Greggle, despite the fact he is deluded and thinks "Knight of the Old Republic" was better then "Diablo 2", is right. So I am going to dish out some Fluttershy magnitude love and format that motherfucker.


rhythm164 wrote:
Dont make weight loss up in your mind to be something it's not, super difficult. It's not.

If you're just looking to shed pounds and not do any climbing-specific training, which at 6 months in is exactly what you should be doing, the recipe is simple: stop eating shit, start doing cardio, make your own food from whole, wholesome ingredients.

OK, so that's a little over simplified, but distilled, it will yield success.

It's sounds like you're on the right track so far though, but do a little research, both to figure out what to eat, and what not to eat, both in big picture (e.g. - McDonalds), and on a small scale (e.g. - high fructose corn syrup).

Pay attention to ingredients, consume high quality fats, fiber to help you feel full, and lean proteins.

Try to keep your metabolism firing and your blood sugar on an even keel by consuming more smaller meals throughout the day instead of a few large ones.

eat out less, and when you do, learn how to order off a menu intelligently, there are actually websites to help you do this.


and cardio... calories in <calories out = weight loss. and it doesnt really take as much time as you might think.

banging out a couple runs during the week will go a long way, or, I found it very effective to go for a mile jog every night shortly before bed, like an hour or two. it fired my metabolism up and kept it going while I was asleep.


If you can, work in some time on a road bike, this is the most effective cross training I've ever done.
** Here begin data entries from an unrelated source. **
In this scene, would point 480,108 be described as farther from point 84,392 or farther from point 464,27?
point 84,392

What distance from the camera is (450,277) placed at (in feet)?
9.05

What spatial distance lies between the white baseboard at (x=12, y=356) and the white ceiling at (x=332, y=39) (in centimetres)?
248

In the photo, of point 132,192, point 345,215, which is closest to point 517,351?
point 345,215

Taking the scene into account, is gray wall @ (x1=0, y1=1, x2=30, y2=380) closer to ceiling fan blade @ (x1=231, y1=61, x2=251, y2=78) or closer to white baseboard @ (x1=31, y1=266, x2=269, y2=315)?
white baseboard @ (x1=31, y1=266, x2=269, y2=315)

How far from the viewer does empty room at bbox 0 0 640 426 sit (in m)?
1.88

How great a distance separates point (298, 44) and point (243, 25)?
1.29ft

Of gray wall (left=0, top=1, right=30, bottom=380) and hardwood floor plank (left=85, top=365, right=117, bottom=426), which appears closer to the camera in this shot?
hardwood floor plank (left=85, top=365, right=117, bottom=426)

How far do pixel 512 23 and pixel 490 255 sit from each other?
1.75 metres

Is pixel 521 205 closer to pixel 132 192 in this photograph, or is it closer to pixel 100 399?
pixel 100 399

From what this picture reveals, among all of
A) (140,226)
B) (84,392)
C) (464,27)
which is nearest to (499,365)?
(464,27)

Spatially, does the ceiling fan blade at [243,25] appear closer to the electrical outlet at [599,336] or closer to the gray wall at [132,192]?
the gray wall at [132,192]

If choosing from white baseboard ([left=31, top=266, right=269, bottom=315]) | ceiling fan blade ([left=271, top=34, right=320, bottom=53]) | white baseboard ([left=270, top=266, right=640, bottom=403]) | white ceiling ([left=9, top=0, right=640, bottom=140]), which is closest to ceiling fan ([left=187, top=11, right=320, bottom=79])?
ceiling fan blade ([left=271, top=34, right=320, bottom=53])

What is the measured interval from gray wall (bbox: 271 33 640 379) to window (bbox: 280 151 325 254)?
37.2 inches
I hear a lot of people whine about putting on leg mass from road biking, but i've not experienced this. I will generally do some short duration lunch hour rides twice a week (12-16 miles, usually working in some intervals), and a longer ride (20-30 miles) on the weekend. I've seen results in terms of increased core strength and the ability to maintain body tension during harder boulder problems, plus my V grade max has bumped up 2 grades since I started biking regularly. I will say that I'm not biking to lose weight, just as a cross training tool, so it may be different for you, but the bottom line is burning calories = weight loss.
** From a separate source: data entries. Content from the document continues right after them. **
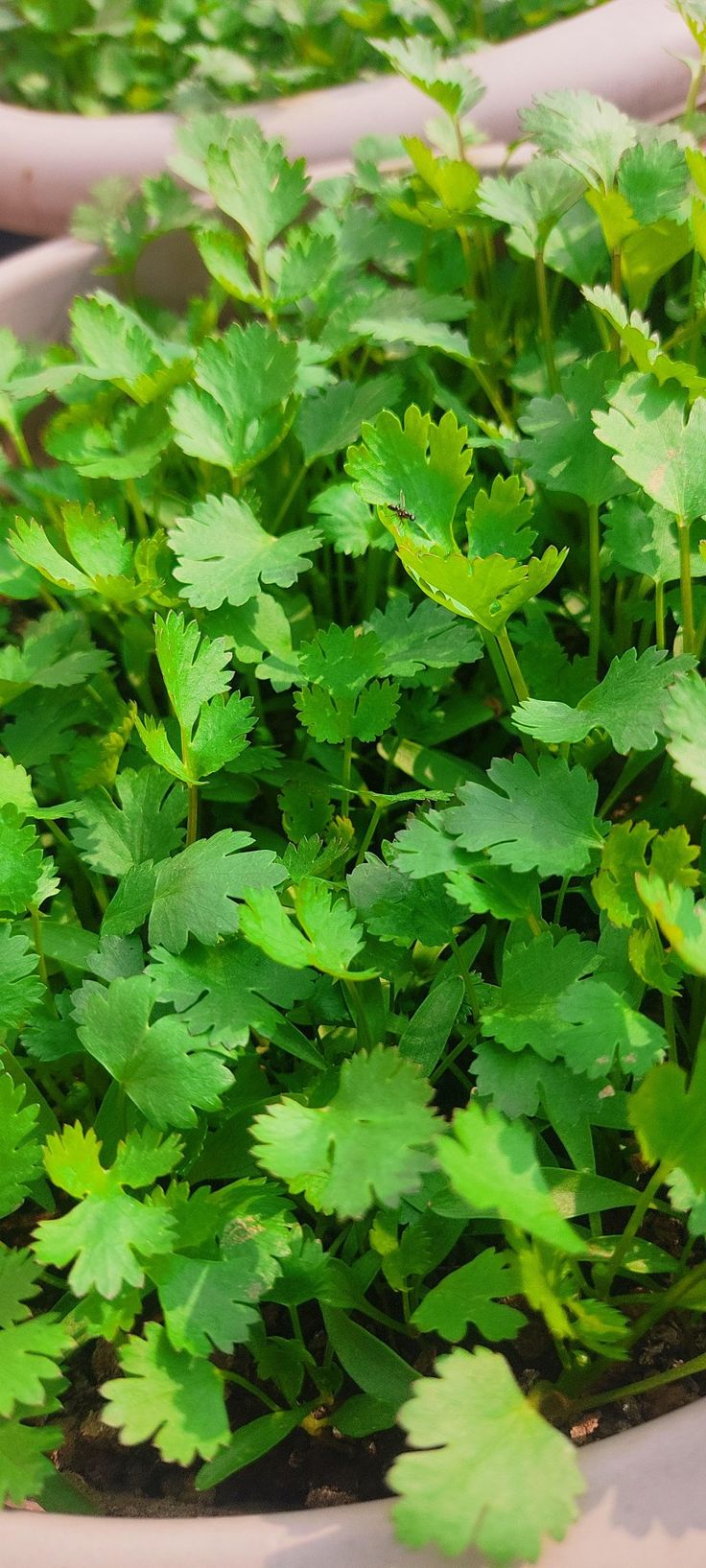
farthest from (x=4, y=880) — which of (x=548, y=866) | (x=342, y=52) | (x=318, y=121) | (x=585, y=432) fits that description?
(x=342, y=52)

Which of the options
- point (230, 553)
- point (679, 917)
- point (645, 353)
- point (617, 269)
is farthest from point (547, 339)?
point (679, 917)

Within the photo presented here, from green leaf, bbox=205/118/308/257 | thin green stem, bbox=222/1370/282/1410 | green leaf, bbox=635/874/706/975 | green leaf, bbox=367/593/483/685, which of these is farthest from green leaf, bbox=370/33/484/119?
thin green stem, bbox=222/1370/282/1410

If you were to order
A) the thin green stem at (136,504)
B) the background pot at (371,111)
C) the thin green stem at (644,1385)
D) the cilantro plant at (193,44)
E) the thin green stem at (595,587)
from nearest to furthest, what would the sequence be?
the thin green stem at (644,1385) → the thin green stem at (595,587) → the thin green stem at (136,504) → the background pot at (371,111) → the cilantro plant at (193,44)

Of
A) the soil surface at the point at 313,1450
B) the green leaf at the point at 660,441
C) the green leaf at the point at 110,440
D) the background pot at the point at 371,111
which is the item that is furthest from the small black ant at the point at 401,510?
the background pot at the point at 371,111

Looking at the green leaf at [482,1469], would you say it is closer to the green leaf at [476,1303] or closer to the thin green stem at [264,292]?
the green leaf at [476,1303]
Anywyas, it's been said before, but stuff that works for me, may not work for you. experiment, figure out what your body wants by paying attention, keep journal if you like, i've never done this in terms of weight loss, but I do keep a training journal and I find it immensely advantageous. Don't buy into fad diets (basically any diet that has an actual name attached to it: Paleo, Atkins, South Beach, no. Use of your brain, yes), but do do some research, surf some nutrition blogs, and find some solid recipe websites to keep your meals intresting (epicurious, post-punk kitchen, and the Huffington Post lifestyle sections often have great options).


One last thing that I personally found really helpful, weight yourself everyday, especially when you start to see results. I found nothing kept my motivation up better than seeing that improvement, not only that but it also helped me gage how much I should eat that day. If you have any questions I might be able to help with feel free to shoot me a PM.

Anyway, good luck man, you can do it, no doubt about it. A little commitment, and some minor lifestyle changes, and you'll be well on your way! Kick ass!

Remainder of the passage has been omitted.